Title:Continuous mappings with null support

Abstract:Let $X$ be a topological space and let ${\mathscr I}$ be an ideal in $X$. (That is, ${\mathscr I}$ is a collection of subsets of $X$ such that every subset of an element of ${\mathscr I}$ is in ${\mathscr I}$ and the union of any two elements of ${\mathscr I}$ is in ${\mathscr I}$.) The elements of ${\mathscr I}$ are called {\em null}. The space $X$ is {\em locally null} if each of its points has a null neighborhood in $X$.

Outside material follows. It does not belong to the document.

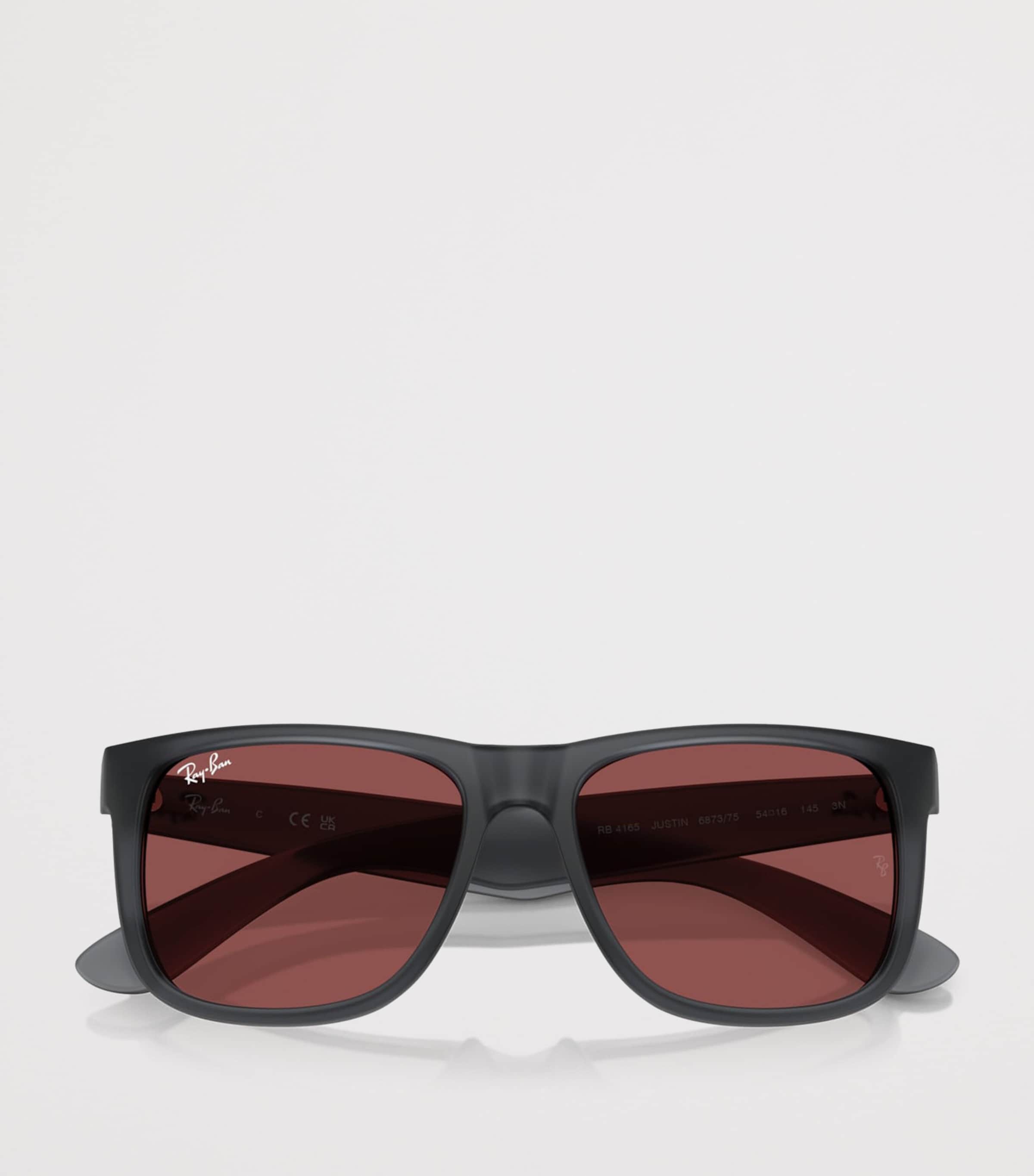 Ray-Ban Justin rectangle sunglasses, imported from the UK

We introduce and study the normed subalgebra $C^{\mathscr I}_{00}(X)$ of $C_b(X)$ consisting of those $f\in C_b(X)$ whose support has a null neighborhood in $X$, and the Banach subalgebra $C^{\mathscr I}_0(X)$ of $C_b(X)$ consisting of those $f\in C_b(X)$ such that $|f|^{-1}([1/n,\infty))$ has a null neighborhood in $X$ for each positive integer $n$. In particular, we prove that if $X$ is a normal locally null space then $C^{\mathscr I}_{00}(X)$ and $C^{\mathscr I}_0(X)$ are respectively isometrically isomorphic to $C_{00}(Y)$ and $C_0(Y)$ for some unique locally compact Hausdorff space $Y$. Furthermore, $C^{\mathscr I}_{00}(X)$ is dense in $C^{\mathscr I}_0(X)$. We construct $Y$ as a subspace of the Stone--Čech compactification $\beta X$ of $X$. The space $Y$ is locally compact, contains $X$ densely, and is sometimes countably compact. We identify $Y$ as familiar subspaces of $\beta X$ in specific cases. The known construction of $Y$ enables us to better study $C^{\mathscr I}_{00}(X)$ and $C^{\mathscr I}_0(X)$ and derive some of their properties. This is particularly done when we consider specific examples of either the space $X$ or the ideal ${\mathscr I}$.